I think dependency — its attachments and the fear of loss — may be an important issue in our life, that we should really go into it rather deeply.
Decode your dependencies

CHENNAI: I think dependency — its attachments and the fear of loss — may be an important issue in our life, that we should really go into it rather deeply. After all, one can see that freedom cannot possibly exist when there is any form of dependency. 

There is physiological dependency and psychological, the dependency on food, clothes and shelter are natural dependency. But, the attachment that arises through the biological necessity, as having a house to which one is psychologically attached, or attached to certain form of food, or the compulsive eating, because the other factors of fear which have not been discovered, and so on.

Then there are the psychological dependencies — really one has to watch this very, very carefully, because they flow into each other, they are interrelated. The dependency on a person or a belief, on a continuous established relationship, on psychological habits of thought. I think one can be aware of all this fairly easily. Because there is a dependency on something both physical and psychological, and that dependency and the fear of losing that to which one is attached, brings about or affects or breeds fear. 

And how deeply does this attachment go. I do not know if you have observed it in yourself. We were watching it all throughout the day, to find out if there is any form of attachment — coming here regularly, living in a particular chalet, following or going to one country after another, talking, addressing people, being looked up to, criticised, exposed. 
If you have watched throughout the day, one discovers naturally how deeply one is attached to something or other or not at all.
How does one observe hidden attachments? I may be stubborn, thinking I am not attached, I am not depending on anything — I may have come to that conclusion, and the conclusion makes for stubbornness. I don’t know if you’re following all this? But if one is learning, seeking, watching, then in that act of learning there is no conclusion.

And most of us are attached to some form of conclusion. And, according to that conclusion we function. And can the mind be free all the time, not occasionally, all the time from forming conclusions, and therefore being attached to those conclusions. That’s one problem, which is, can the mind not form any conclusion at all. I like and I don’t like — I like long hair, I don’t like long hair, I like this, I don’t like that, I believe — conclusions, intellectually or through some experience you have come to a way of thinking, whether it is the bourgeois way of thinking or the non-bourgeoise, whatever it is. 

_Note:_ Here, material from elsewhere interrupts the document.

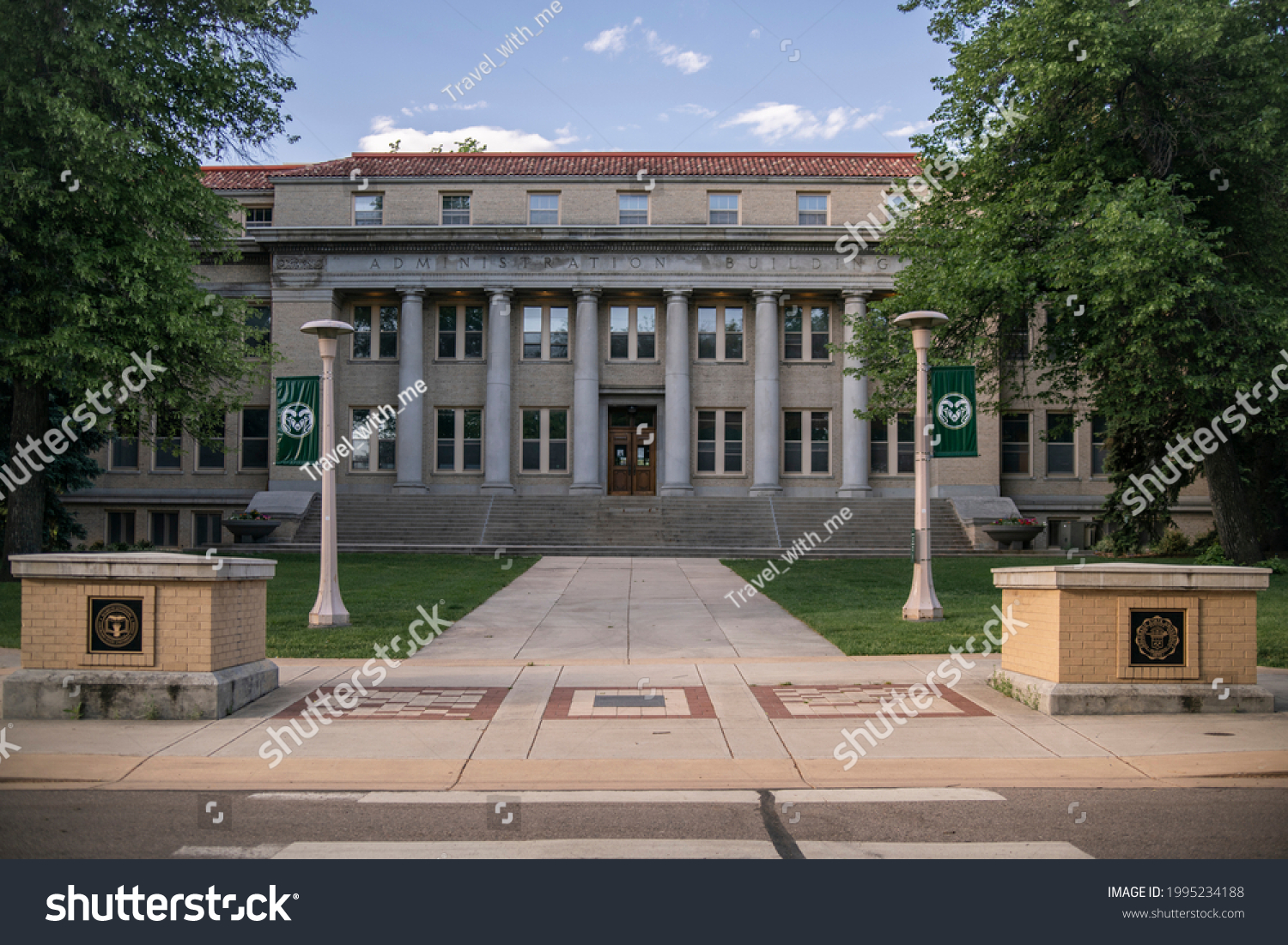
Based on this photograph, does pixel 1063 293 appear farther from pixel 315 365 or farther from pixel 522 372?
pixel 315 365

Can the mind act without conclusion? That’s one point.
Second — I am going to stop because you are going to, we are all going to discuss presently. Can the mind reveal to itself the hidden attachments, patterns and dependencies. And three, can the mind, seeing the nature and the structure of attachment, can the mind be completely, or sustain, move within, move with a way of life which is not isolating but highly active and yet no fixation at any point. I don’t know if you are following all this. We’ll go into it.

First of all, are we aware that we are psychologically attached, first of all, biologically, physically attached. Are you aware that you are attached physically to things? And being aware of that, are you aware also of the implications of those attachments. And also you realise, conflict between the body and the mind is not very good, doesn’t help, it becomes a problem, a struggle. What will you do? You must be extraordinarily free of all habits, if you can’t discuss this.